Identification of an autophagy- and macropinocytosis-related prognostic signature for the prediction of prognosis and therapeutic response in gastric cancer.

Background: Traditional liquid biopsy markers show a low rate of positivity and accurate in gastric cancer. With the rapid advancement of sequencing technology, scientists have identified promising research avenues in this field. Autophagy and macropinocytosis utilize diverse pathways and mechanisms to supply resources and fuel for tumor growth. Nonetheless, their potential interplay introduces an untapped avenue for the discovery of novel tumor biomarkers.

Objective: To develop an innovative prognostic signature based on autophagy- and micropinocytosis-related genes, with the aim to predict the outcome and therapeutic response of gastric cancer patients. Additionally, to validate the prognostic impact of this signature, and elucidate the role of representative molecules in gastric cancer.

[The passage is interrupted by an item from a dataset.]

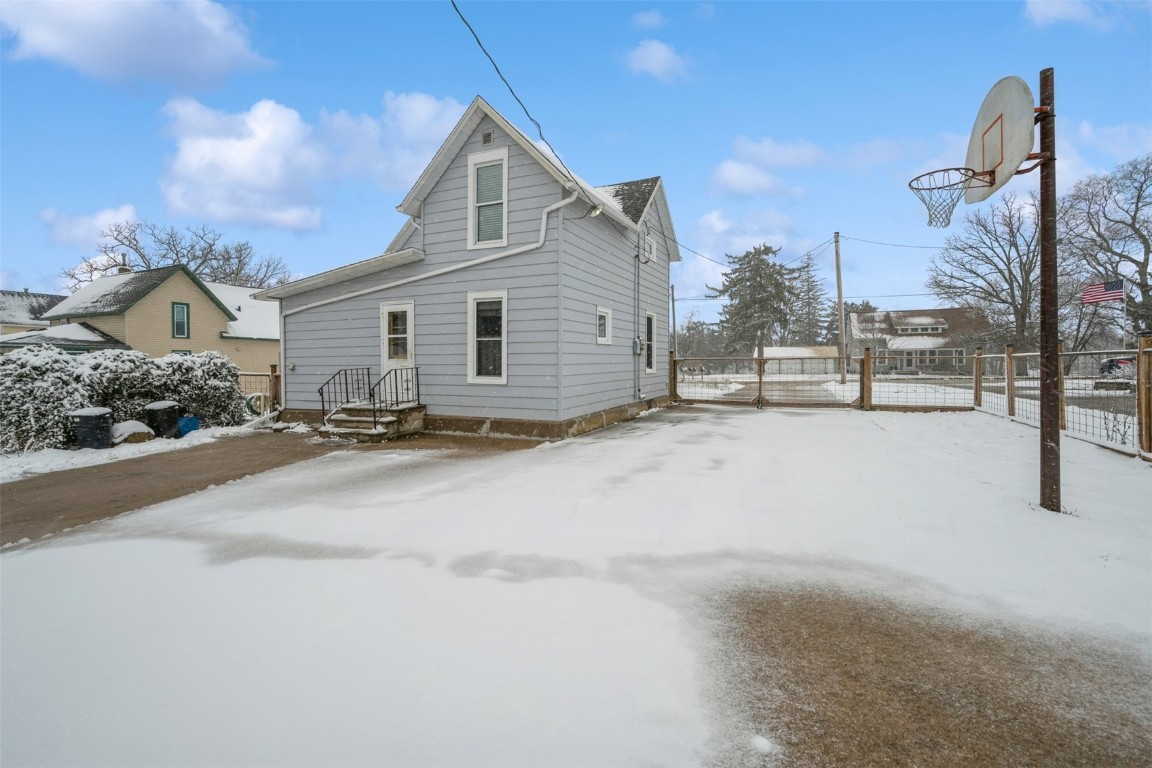 3231 Whittier Road Springville IA 52336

Methods: To construct and validate a prognostic signature for gastric cancer, bioinformatics methods such as COX regression, LASSO regression, survival analysis, ROC curve, and nomogram were utilized based on the sequencing and clinical data of gastric cancer patients retrieved from the TCGA and GEO databases. GSEA functional enrichment analyses were employed to predict the biological functions. Meanwhile, qRT-PCR and Western blot experiments were utilized to quantify the mRNA and protein expression levels. Furthermore, the EdU assay and colony formation assay were utilized to examine the cell proliferation ability while the Transwell assays were conducted to assess the migration and invasion abilities of gastric cancer cells.

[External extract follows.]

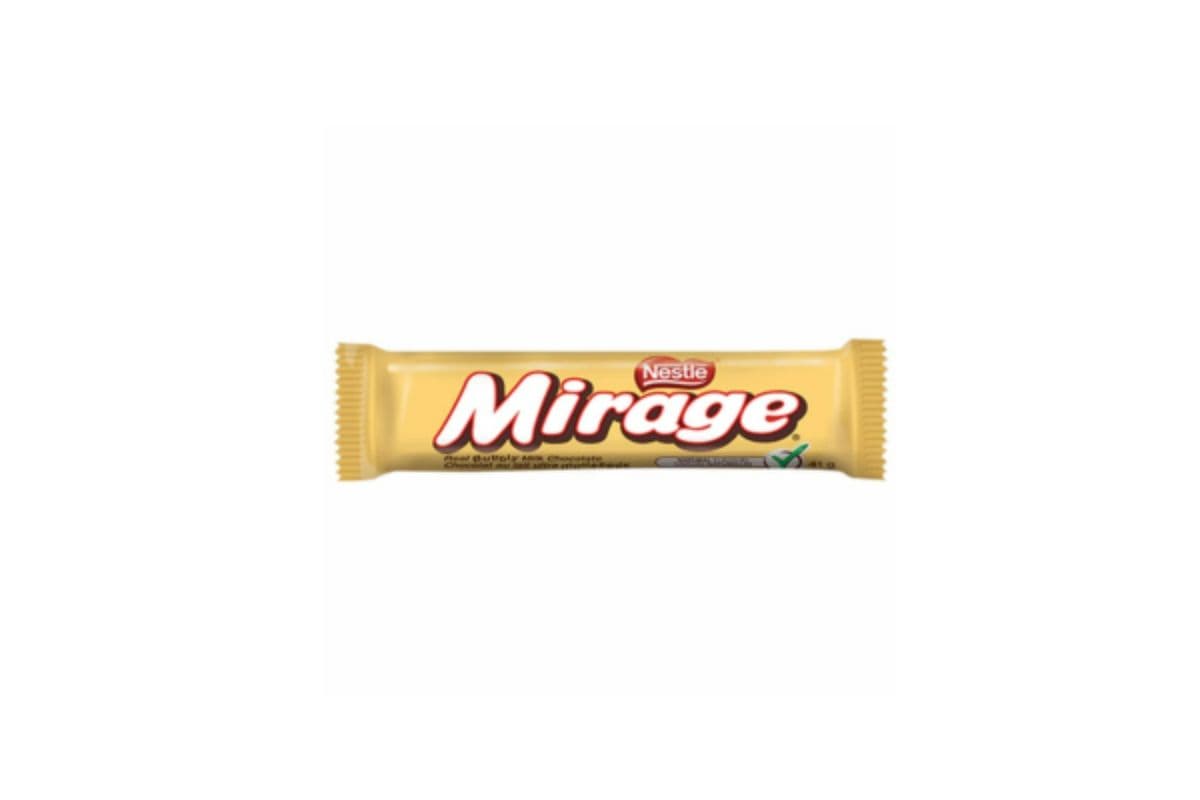 Mirage (41g)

Results: Through consistency clustering and univariate COX analyses, potential prognostic genes involved in both autophagy and macropinocytosis were identified. Based on these genes, a 9-gene signature was constructed, which demonstrated high accuracy in predicting gastric cancer patients' survival period, immunotherapeutic response, and chemotherapy drug tolerance. Furthermore, qRT-PCR analyses of gastric cancer tissue samples showed that the representative genes of this signature were aberrantly overexpressed in gastric cancer, with MATN3, as the most notable molecule, exhibiting significant carcinogenic effects on cancer cells by actively regulating their proliferation, migration, and invasion abilities.

Conclusion: Our newly created prognostic signature possesses significant potential as a biomarker for gastric cancer, while MATN3 is identified as an oncogenic factor in gastric cancer. This brings to light new perspectives, which can contribute to enhancing the diagnosis and treatment of gastric cancer.